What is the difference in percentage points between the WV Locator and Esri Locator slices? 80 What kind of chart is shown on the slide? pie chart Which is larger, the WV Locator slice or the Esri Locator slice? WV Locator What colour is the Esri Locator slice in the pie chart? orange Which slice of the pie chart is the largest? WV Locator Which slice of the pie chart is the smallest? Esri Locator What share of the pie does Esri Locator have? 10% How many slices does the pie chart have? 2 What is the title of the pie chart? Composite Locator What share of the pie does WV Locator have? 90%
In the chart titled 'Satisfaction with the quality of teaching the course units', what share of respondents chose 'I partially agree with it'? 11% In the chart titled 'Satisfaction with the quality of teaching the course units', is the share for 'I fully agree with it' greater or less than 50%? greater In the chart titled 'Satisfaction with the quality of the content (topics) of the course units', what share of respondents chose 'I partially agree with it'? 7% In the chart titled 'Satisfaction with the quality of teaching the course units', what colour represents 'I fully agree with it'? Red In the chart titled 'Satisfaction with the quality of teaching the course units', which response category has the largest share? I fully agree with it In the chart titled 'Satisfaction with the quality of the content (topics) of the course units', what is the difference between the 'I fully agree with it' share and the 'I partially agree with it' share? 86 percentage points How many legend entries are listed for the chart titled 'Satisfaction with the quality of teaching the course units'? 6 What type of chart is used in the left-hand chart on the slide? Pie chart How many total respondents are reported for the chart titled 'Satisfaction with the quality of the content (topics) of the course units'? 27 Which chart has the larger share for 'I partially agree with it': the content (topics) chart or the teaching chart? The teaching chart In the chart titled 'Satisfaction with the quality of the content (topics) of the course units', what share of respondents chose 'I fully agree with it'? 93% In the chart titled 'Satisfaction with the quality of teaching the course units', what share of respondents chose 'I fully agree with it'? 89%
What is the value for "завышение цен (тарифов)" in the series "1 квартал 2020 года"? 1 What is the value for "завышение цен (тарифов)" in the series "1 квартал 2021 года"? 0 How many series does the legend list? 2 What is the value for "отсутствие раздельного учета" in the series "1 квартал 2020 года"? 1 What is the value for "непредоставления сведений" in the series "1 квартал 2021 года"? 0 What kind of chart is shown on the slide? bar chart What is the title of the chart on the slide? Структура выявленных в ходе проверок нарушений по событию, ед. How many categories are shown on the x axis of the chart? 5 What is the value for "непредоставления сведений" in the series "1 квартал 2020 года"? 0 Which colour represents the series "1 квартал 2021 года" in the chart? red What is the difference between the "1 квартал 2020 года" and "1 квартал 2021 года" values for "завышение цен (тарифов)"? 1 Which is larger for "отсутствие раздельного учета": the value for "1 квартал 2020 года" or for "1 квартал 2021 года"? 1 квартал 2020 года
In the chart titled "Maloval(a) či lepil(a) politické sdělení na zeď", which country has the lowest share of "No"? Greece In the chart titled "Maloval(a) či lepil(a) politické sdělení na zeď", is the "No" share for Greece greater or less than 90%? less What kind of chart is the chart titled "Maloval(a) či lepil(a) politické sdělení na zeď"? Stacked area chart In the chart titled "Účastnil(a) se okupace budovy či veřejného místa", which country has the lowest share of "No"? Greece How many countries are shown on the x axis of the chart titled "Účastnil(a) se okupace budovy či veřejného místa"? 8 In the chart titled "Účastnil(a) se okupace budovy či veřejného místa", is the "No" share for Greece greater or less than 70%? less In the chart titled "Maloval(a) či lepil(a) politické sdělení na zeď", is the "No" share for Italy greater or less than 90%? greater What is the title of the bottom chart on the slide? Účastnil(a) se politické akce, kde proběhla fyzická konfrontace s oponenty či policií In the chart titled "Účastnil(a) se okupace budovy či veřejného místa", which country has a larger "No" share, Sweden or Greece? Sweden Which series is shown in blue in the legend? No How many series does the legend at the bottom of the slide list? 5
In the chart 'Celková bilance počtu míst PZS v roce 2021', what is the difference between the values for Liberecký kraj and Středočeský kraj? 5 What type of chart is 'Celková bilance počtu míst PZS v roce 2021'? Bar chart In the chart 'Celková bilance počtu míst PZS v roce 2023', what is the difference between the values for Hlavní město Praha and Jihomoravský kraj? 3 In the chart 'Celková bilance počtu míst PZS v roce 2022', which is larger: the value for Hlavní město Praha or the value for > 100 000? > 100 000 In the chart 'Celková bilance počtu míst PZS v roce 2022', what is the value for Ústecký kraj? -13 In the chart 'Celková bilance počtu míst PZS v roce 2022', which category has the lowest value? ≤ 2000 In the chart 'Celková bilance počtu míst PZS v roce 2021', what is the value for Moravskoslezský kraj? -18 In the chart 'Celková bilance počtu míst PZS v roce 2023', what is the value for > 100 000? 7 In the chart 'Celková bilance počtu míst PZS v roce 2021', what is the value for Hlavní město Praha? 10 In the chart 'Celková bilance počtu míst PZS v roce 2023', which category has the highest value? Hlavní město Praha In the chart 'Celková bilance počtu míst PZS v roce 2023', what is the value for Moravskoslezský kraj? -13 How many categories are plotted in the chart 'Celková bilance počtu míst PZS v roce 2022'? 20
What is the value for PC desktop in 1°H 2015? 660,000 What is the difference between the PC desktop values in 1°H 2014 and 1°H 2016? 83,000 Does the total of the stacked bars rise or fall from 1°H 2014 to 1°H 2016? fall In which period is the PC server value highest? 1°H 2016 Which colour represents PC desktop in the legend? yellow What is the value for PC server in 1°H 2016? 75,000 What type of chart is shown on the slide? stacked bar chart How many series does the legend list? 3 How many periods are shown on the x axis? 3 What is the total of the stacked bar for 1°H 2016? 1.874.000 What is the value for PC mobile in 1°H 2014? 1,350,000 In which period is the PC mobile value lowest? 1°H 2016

(Goal of the exercise)
Which lines in the material above contain the word "slice"? Show each of them in full.

(Answer to this problem)
What is the difference in percentage points between the WV Locator and Esri Locator slices? 80 What kind of chart is shown on the slide? pie chart Which is larger, the WV Locator slice or the Esri Locator slice? WV Locator What colour is the Esri Locator slice in the pie chart? orange Which slice of the pie chart is the largest? WV Locator Which slice of the pie chart is the smallest? Esri Locator What share of the pie does Esri Locator have? 10% How many slices does the pie chart have? 2 What is the title of the pie chart? Composite Locator What share of the pie does WV Locator have? 90%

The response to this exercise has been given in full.